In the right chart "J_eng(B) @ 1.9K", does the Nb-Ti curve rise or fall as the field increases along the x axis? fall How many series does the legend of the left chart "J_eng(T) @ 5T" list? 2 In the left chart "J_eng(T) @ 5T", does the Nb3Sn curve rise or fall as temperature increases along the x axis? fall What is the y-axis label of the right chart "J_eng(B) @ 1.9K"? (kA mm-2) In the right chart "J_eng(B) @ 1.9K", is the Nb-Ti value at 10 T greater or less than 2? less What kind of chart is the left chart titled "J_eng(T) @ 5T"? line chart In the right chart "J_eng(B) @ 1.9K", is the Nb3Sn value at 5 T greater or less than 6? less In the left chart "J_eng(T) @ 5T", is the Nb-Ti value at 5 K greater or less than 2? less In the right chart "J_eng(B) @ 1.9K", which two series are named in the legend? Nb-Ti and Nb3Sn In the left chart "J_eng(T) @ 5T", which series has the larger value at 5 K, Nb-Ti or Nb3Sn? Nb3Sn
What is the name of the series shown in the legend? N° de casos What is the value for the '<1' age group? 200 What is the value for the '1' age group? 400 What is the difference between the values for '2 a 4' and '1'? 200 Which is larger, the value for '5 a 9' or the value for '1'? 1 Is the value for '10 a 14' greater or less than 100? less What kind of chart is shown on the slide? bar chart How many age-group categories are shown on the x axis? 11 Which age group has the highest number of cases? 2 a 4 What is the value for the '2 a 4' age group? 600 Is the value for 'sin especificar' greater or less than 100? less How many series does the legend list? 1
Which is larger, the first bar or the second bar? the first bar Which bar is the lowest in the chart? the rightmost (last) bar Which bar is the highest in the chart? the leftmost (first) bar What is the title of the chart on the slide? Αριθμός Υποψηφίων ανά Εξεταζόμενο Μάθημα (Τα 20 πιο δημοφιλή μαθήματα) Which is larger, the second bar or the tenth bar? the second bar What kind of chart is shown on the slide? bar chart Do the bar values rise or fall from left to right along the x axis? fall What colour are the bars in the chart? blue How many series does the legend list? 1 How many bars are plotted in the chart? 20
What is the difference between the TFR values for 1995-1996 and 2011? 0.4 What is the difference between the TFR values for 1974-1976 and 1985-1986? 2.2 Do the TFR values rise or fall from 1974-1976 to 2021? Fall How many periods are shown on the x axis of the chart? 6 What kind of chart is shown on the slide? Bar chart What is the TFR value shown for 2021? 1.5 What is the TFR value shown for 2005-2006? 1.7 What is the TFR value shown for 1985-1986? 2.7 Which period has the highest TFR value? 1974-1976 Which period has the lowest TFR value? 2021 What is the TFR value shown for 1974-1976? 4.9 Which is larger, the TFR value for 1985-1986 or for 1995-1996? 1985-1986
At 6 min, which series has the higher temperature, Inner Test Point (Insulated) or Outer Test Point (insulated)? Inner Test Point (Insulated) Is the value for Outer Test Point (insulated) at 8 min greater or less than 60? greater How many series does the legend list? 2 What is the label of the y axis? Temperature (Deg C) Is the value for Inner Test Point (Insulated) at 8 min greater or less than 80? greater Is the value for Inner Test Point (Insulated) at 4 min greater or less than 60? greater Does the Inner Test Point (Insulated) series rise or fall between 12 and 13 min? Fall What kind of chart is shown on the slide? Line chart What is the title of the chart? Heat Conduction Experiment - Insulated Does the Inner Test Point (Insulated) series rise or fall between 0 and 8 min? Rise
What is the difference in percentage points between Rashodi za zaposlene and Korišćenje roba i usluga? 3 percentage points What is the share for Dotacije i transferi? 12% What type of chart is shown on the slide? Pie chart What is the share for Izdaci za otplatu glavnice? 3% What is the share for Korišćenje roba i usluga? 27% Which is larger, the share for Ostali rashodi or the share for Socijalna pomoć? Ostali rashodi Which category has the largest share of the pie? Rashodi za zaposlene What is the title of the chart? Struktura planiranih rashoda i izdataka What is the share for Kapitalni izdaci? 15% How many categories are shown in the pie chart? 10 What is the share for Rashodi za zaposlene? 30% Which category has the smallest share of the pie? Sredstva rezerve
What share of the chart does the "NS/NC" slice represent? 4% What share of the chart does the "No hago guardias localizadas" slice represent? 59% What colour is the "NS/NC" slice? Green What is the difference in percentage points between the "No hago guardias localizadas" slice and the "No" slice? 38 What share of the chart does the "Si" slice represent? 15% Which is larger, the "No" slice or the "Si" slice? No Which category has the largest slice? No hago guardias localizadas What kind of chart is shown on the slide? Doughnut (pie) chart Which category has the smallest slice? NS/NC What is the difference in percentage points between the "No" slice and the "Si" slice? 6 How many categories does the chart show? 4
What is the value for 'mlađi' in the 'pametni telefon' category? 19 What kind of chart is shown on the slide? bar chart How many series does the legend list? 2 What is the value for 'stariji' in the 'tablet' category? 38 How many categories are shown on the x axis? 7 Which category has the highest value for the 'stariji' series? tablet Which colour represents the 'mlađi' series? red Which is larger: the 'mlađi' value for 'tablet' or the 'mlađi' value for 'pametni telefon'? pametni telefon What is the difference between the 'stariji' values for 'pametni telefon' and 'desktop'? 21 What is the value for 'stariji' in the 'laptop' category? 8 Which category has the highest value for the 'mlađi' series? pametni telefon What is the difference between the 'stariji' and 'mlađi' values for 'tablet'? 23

**Task prompt**
Please copy out every line of the data above, word for word and in the same order.

**Answer box**
In the right chart "J_eng(B) @ 1.9K", does the Nb-Ti curve rise or fall as the field increases along the x axis? fall How many series does the legend of the left chart "J_eng(T) @ 5T" list? 2 In the left chart "J_eng(T) @ 5T", does the Nb3Sn curve rise or fall as temperature increases along the x axis? fall What is the y-axis label of the right chart "J_eng(B) @ 1.9K"? (kA mm-2) In the right chart "J_eng(B) @ 1.9K", is the Nb-Ti value at 10 T greater or less than 2? less What kind of chart is the left chart titled "J_eng(T) @ 5T"? line chart In the right chart "J_eng(B) @ 1.9K", is the Nb3Sn value at 5 T greater or less than 6? less In the left chart "J_eng(T) @ 5T", is the Nb-Ti value at 5 K greater or less than 2? less In the right chart "J_eng(B) @ 1.9K", which two series are named in the legend? Nb-Ti and Nb3Sn In the left chart "J_eng(T) @ 5T", which series has the larger value at 5 K, Nb-Ti or Nb3Sn? Nb3Sn
What is the name of the series shown in the legend? N° de casos What is the value for the '<1' age group? 200 What is the value for the '1' age group? 400 What is the difference between the values for '2 a 4' and '1'? 200 Which is larger, the value for '5 a 9' or the value for '1'? 1 Is the value for '10 a 14' greater or less than 100? less What kind of chart is shown on the slide? bar chart How many age-group categories are shown on the x axis? 11 Which age group has the highest number of cases? 2 a 4 What is the value for the '2 a 4' age group? 600 Is the value for 'sin especificar' greater or less than 100? less How many series does the legend list? 1
Which is larger, the first bar or the second bar? the first bar Which bar is the lowest in the chart? the rightmost (last) bar Which bar is the highest in the chart? the leftmost (first) bar What is the title of the chart on the slide? Αριθμός Υποψηφίων ανά Εξεταζόμενο Μάθημα (Τα 20 πιο δημοφιλή μαθήματα) Which is larger, the second bar or the tenth bar? the second bar What kind of chart is shown on the slide? bar chart Do the bar values rise or fall from left to right along the x axis? fall What colour are the bars in the chart? blue How many series does the legend list? 1 How many bars are plotted in the chart? 20
What is the difference between the TFR values for 1995-1996 and 2011? 0.4 What is the difference between the TFR values for 1974-1976 and 1985-1986? 2.2 Do the TFR values rise or fall from 1974-1976 to 2021? Fall How many periods are shown on the x axis of the chart? 6 What kind of chart is shown on the slide? Bar chart What is the TFR value shown for 2021? 1.5 What is the TFR value shown for 2005-2006? 1.7 What is the TFR value shown for 1985-1986? 2.7 Which period has the highest TFR value? 1974-1976 Which period has the lowest TFR value? 2021 What is the TFR value shown for 1974-1976? 4.9 Which is larger, the TFR value for 1985-1986 or for 1995-1996? 1985-1986
At 6 min, which series has the higher temperature, Inner Test Point (Insulated) or Outer Test Point (insulated)? Inner Test Point (Insulated) Is the value for Outer Test Point (insulated) at 8 min greater or less than 60? greater How many series does the legend list? 2 What is the label of the y axis? Temperature (Deg C) Is the value for Inner Test Point (Insulated) at 8 min greater or less than 80? greater Is the value for Inner Test Point (Insulated) at 4 min greater or less than 60? greater Does the Inner Test Point (Insulated) series rise or fall between 12 and 13 min? Fall What kind of chart is shown on the slide? Line chart What is the title of the chart? Heat Conduction Experiment - Insulated Does the Inner Test Point (Insulated) series rise or fall between 0 and 8 min? Rise
What is the difference in percentage points between Rashodi za zaposlene and Korišćenje roba i usluga? 3 percentage points What is the share for Dotacije i transferi? 12% What type of chart is shown on the slide? Pie chart What is the share for Izdaci za otplatu glavnice? 3% What is the share for Korišćenje roba i usluga? 27% Which is larger, the share for Ostali rashodi or the share for Socijalna pomoć? Ostali rashodi Which category has the largest share of the pie? Rashodi za zaposlene What is the title of the chart? Struktura planiranih rashoda i izdataka What is the share for Kapitalni izdaci? 15% How many categories are shown in the pie chart? 10 What is the share for Rashodi za zaposlene? 30% Which category has the smallest share of the pie? Sredstva rezerve
What share of the chart does the "NS/NC" slice represent? 4% What share of the chart does the "No hago guardias localizadas" slice represent? 59% What colour is the "NS/NC" slice? Green What is the difference in percentage points between the "No hago guardias localizadas" slice and the "No" slice? 38 What share of the chart does the "Si" slice represent? 15% Which is larger, the "No" slice or the "Si" slice? No Which category has the largest slice? No hago guardias localizadas What kind of chart is shown on the slide? Doughnut (pie) chart Which category has the smallest slice? NS/NC What is the difference in percentage points between the "No" slice and the "Si" slice? 6 How many categories does the chart show? 4
What is the value for 'mlađi' in the 'pametni telefon' category? 19 What kind of chart is shown on the slide? bar chart How many series does the legend list? 2 What is the value for 'stariji' in the 'tablet' category? 38 How many categories are shown on the x axis? 7 Which category has the highest value for the 'stariji' series? tablet Which colour represents the 'mlađi' series? red Which is larger: the 'mlađi' value for 'tablet' or the 'mlađi' value for 'pametni telefon'? pametni telefon What is the difference between the 'stariji' values for 'pametni telefon' and 'desktop'? 21 What is the value for 'stariji' in the 'laptop' category? 8 Which category has the highest value for the 'mlađi' series? pametni telefon What is the difference between the 'stariji' and 'mlađi' values for 'tablet'? 23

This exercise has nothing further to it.